» **Collected data entries**:
··········
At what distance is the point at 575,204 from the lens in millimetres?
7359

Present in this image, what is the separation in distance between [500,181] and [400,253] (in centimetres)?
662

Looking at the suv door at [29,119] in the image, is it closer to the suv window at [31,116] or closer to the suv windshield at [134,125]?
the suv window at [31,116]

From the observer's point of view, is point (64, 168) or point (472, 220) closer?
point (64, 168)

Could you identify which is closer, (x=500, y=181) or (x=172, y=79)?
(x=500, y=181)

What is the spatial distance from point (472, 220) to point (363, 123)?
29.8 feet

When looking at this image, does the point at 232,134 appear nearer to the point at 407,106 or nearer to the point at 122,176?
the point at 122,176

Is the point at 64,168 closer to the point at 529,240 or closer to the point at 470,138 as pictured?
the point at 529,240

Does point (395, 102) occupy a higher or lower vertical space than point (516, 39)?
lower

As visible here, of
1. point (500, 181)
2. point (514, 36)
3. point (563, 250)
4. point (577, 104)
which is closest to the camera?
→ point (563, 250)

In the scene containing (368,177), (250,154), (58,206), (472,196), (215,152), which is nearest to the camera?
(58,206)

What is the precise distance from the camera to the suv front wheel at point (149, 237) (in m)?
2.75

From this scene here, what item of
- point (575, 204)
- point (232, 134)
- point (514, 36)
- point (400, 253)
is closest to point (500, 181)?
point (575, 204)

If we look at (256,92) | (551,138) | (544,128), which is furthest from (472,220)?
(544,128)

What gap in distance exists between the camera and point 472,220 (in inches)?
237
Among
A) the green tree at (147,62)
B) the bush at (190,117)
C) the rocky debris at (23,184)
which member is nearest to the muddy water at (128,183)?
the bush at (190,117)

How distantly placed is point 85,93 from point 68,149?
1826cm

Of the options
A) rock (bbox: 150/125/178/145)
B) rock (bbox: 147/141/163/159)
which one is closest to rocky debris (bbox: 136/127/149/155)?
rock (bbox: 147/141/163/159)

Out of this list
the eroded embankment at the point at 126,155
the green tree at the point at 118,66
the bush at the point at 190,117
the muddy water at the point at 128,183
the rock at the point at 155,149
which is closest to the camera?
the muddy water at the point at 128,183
··········
» **What to produce**:
Please copy every line of the data above word for word.

» **The reply**:
At what distance is the point at 575,204 from the lens in millimetres?
7359

Present in this image, what is the separation in distance between [500,181] and [400,253] (in centimetres)?
662

Looking at the suv door at [29,119] in the image, is it closer to the suv window at [31,116] or closer to the suv windshield at [134,125]?
the suv window at [31,116]

From the observer's point of view, is point (64, 168) or point (472, 220) closer?
point (64, 168)

Could you identify which is closer, (x=500, y=181) or (x=172, y=79)?
(x=500, y=181)

What is the spatial distance from point (472, 220) to point (363, 123)?
29.8 feet

When looking at this image, does the point at 232,134 appear nearer to the point at 407,106 or nearer to the point at 122,176?
the point at 122,176

Is the point at 64,168 closer to the point at 529,240 or closer to the point at 470,138 as pictured?
the point at 529,240

Does point (395, 102) occupy a higher or lower vertical space than point (516, 39)?
lower

As visible here, of
1. point (500, 181)
2. point (514, 36)
3. point (563, 250)
4. point (577, 104)
which is closest to the camera?
→ point (563, 250)

In the scene containing (368,177), (250,154), (58,206), (472,196), (215,152), which is nearest to the camera?
(58,206)

What is the precise distance from the camera to the suv front wheel at point (149, 237) (in m)?
2.75

From this scene here, what item of
- point (575, 204)
- point (232, 134)
- point (514, 36)
- point (400, 253)
is closest to point (500, 181)?
point (575, 204)

If we look at (256,92) | (551,138) | (544,128), which is furthest from (472,220)?
(544,128)

What gap in distance exists between the camera and point 472,220 (in inches)?
237
Among
A) the green tree at (147,62)
B) the bush at (190,117)
C) the rocky debris at (23,184)
which member is nearest to the muddy water at (128,183)?
the bush at (190,117)

How distantly placed is point 85,93 from point 68,149?
1826cm

Of the options
A) rock (bbox: 150/125/178/145)
B) rock (bbox: 147/141/163/159)
which one is closest to rocky debris (bbox: 136/127/149/155)?
rock (bbox: 147/141/163/159)

Out of this list
the eroded embankment at the point at 126,155
the green tree at the point at 118,66
the bush at the point at 190,117
the muddy water at the point at 128,183
the rock at the point at 155,149
which is closest to the camera?
the muddy water at the point at 128,183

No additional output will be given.